FIG. 4 is a block diagram of a motor driving unit according to the first embodiment of the present invention.

FIG. 5 is a time chart illustrating an operation of a motor driving unit according to the first embodiment of the present invention.

FIG. 6 is a diagram illustrating a driving unit of each motor of the four image forming engines according to the first embodiment of the present invention.

FIG. 7 is a perspective view of a photosensitive drum and a transport belt according to a second embodiment of the present invention.

FIG. 8 is a block diagram of a motor driving unit according to a second embodiment of the present invention.

FIG. 9 is a perspective view of a photosensitive drum, a conveyance belt, and a registration roller according to a third embodiment of the present invention.

FIG. 10 is a side view of a photosensitive drum according to a fourth embodiment of the present invention.

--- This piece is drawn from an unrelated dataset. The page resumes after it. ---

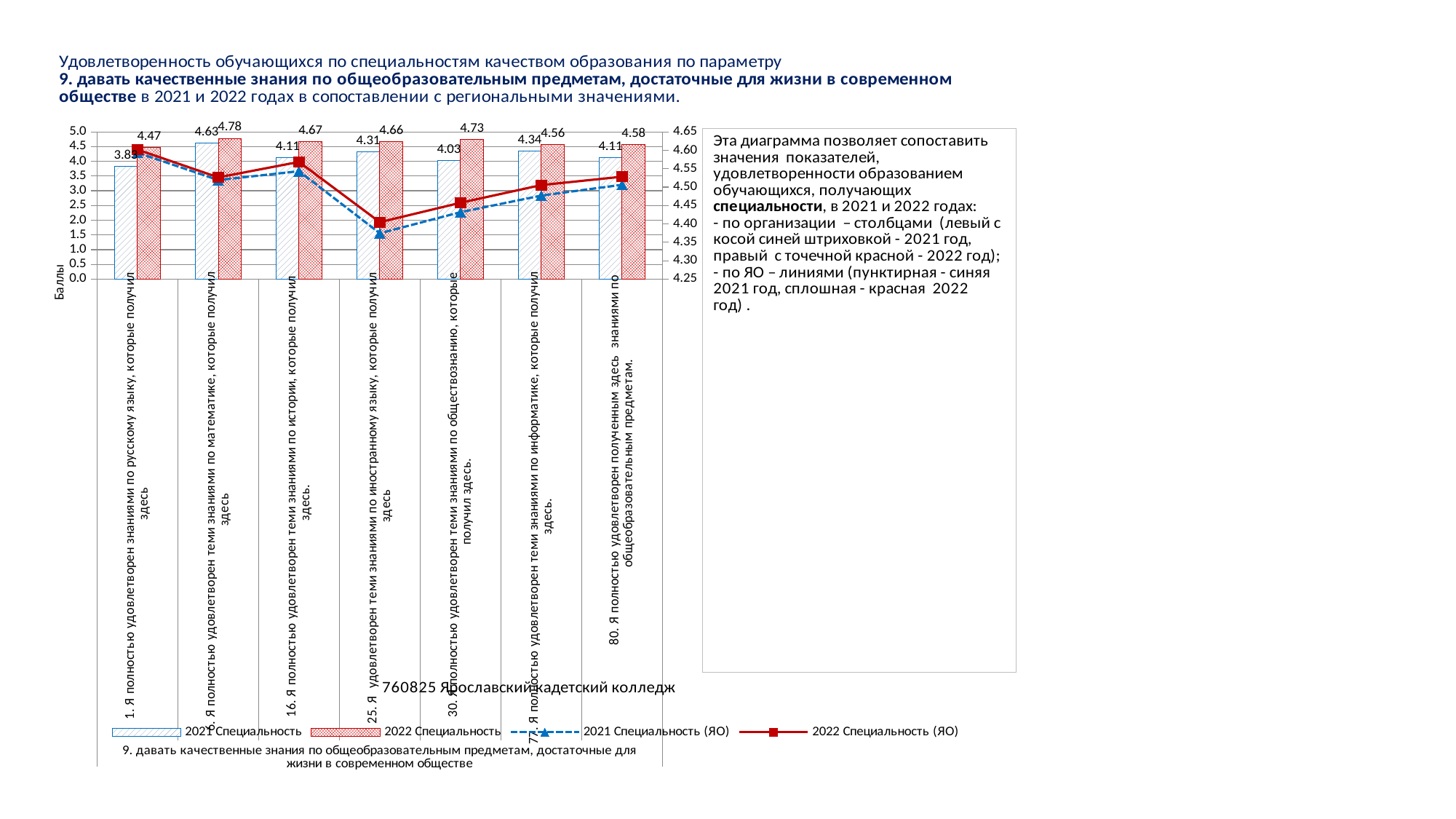
What is the value of the 2021 Специальность bar for item 9 (знаниями по математике)? 4.63 For item 1 (русскому языку), what is the difference between the 2022 Специальность and 2021 Специальность bars? 0.64 Which has the larger 2021 Специальность value: item 30 (обществознанию) or item 77 (информатике)? 77 (информатике), 4.34 What is the value of the 2022 Специальность bar for item 30 (знаниями по обществознанию)? 4.73 Which item has the highest 2022 Специальность bar? 9. Я полностью удовлетворен теми знаниями по математике, которые получил здесь (4.78) How many series does the chart legend list? 4 What is the value of the 2022 Специальность bar for item 1 (знаниями по русскому языку)? 4.47 For item 16 (истории), what is the difference between the 2022 Специальность and 2021 Специальность bars? 0.56 Which legend entry corresponds to the dashed blue line with triangle markers? 2021 Специальность (ЯО) How many items (categories) are shown on the x axis of the chart? 7 What kind of chart is shown on the slide? Combined bar and line chart Which item has the lowest 2021 Специальность bar? 1. Я полностью удовлетворен знаниями по русскому языку, которые получил здесь (3.83)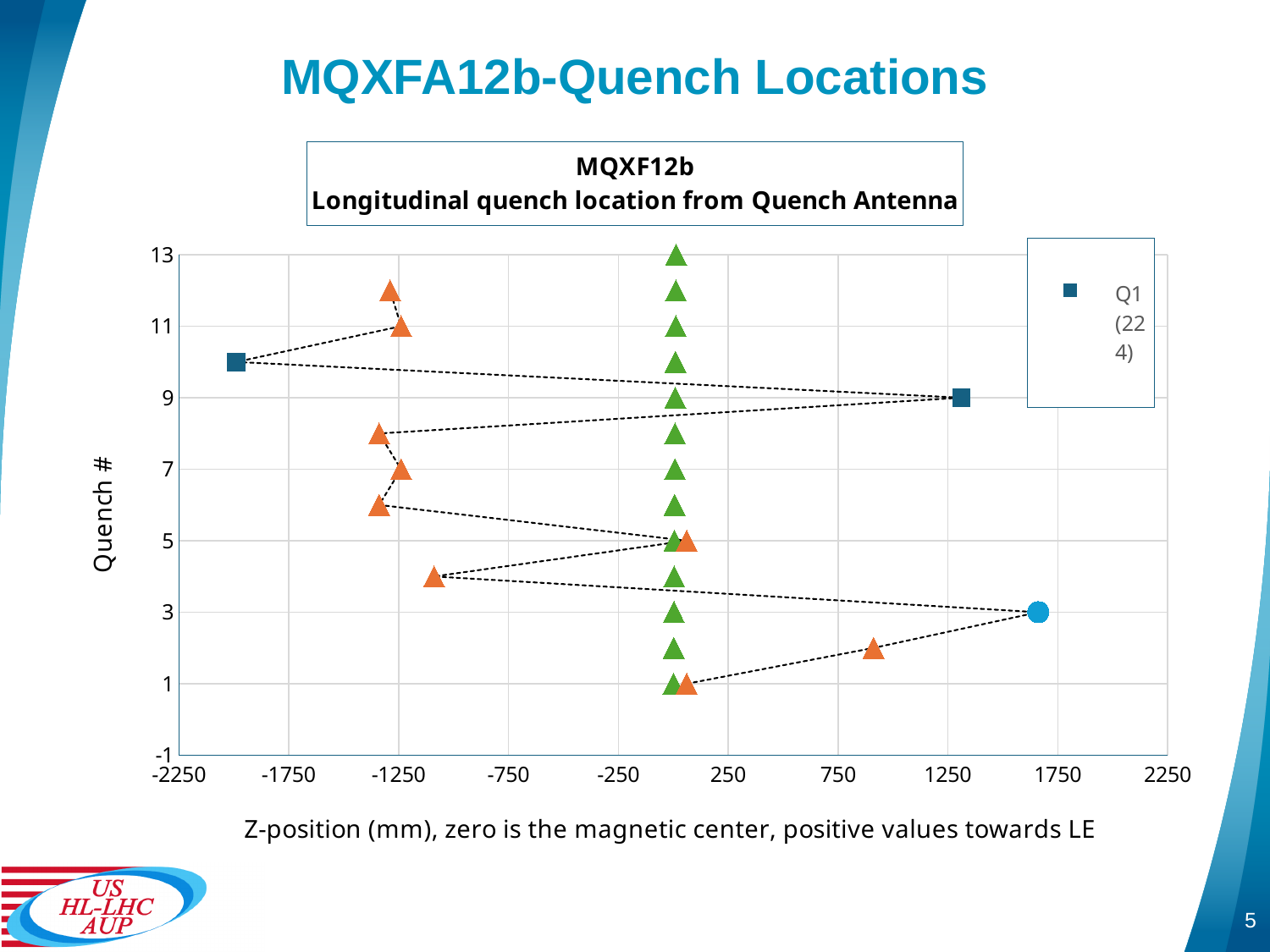
Is the Z-position for quench 9 greater or less than 750? greater Which has the larger Z-position, quench 3 or quench 9? quench 3 Is the Z-position for quench 12 greater or less than -750? less Which quench number has the lowest (most negative) Z-position? 10 Is the Z-position for quench 3 greater or less than 1250? greater What is the label of the x axis? Z-position (mm), zero is the magnetic center, positive values towards LE Which quench number has the highest Z-position? 3 What is the title of the chart? MQXF12b Longitudinal quench location from Quench Antenna What kind of chart is shown on the slide? scatter chart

FIG. 11 is a block diagram of a control circuit that controls sub-scanning of a motor driving unit and an optical writing device according to a fourth embodiment of the present invention.

[Explanation of symbols]

 DESCRIPTION OF SYMBOLS 12 Registration roller 13 Recording medium 15 Conveyor belt 25 Photoreceptor drum 28 Optical writing device 29 Developing device 30 Transfer device 41, 46 Waveform shaper 42 Reference interval generator 44 Motor drive circuit 45 Motor 48 1 / N frequency dividing circuit

Claims (6)

[Claims] 1. An image carrier, (b) an optical writing device for writing an electrostatic latent image on the surface of the image carrier, and (c) a toner image formed by developing the electrostatic latent image. A developing device for forming;
(D) a transfer device for transferring the toner image to a recording medium;
(E) first generating means for generating a first speed corresponding value corresponding to the peripheral speed of the image carrier, and (f) generating a second speed corresponding value corresponding to the moving speed of the recording medium. An image forming apparatus comprising: a second generation unit; and (g) a control unit that controls a driving unit of the image carrier to make the first and second speed corresponding values equal. 2. The apparatus according to claim 1, wherein the first speed corresponding value is generated based on a sensor output corresponding to a peripheral speed of the image carrier, and the second speed corresponding value is a reference waveform. Image forming device. 3. The first speed corresponding value is generated based on a sensor output corresponding to a peripheral speed of the image carrier, and the second speed corresponding value is a conveyance speed of a conveyance belt that conveys a recording medium. The image forming apparatus according to claim 1, wherein the image is generated based on a sensor output corresponding to the speed. 4. The first speed corresponding value is generated based on a sensor output corresponding to a peripheral speed of the image carrier, and the second speed corresponding value is a peripheral speed of a registration roller for conveying a recording medium. The image forming apparatus according to claim 1, wherein the image is generated based on a sensor output corresponding to the speed. 5. The image according to claim 1, further comprising a sub-scanning synchronization signal generating unit for generating a sub-scanning synchronization signal of the optical writing device based on a speed corresponding value corresponding to a peripheral speed of the image carrier. Forming equipment. 6. The image forming apparatus according to claim 1, wherein the image carrier, the optical writing device, the developing device, and the transfer device are arranged in a plurality in a conveying direction of the recording medium.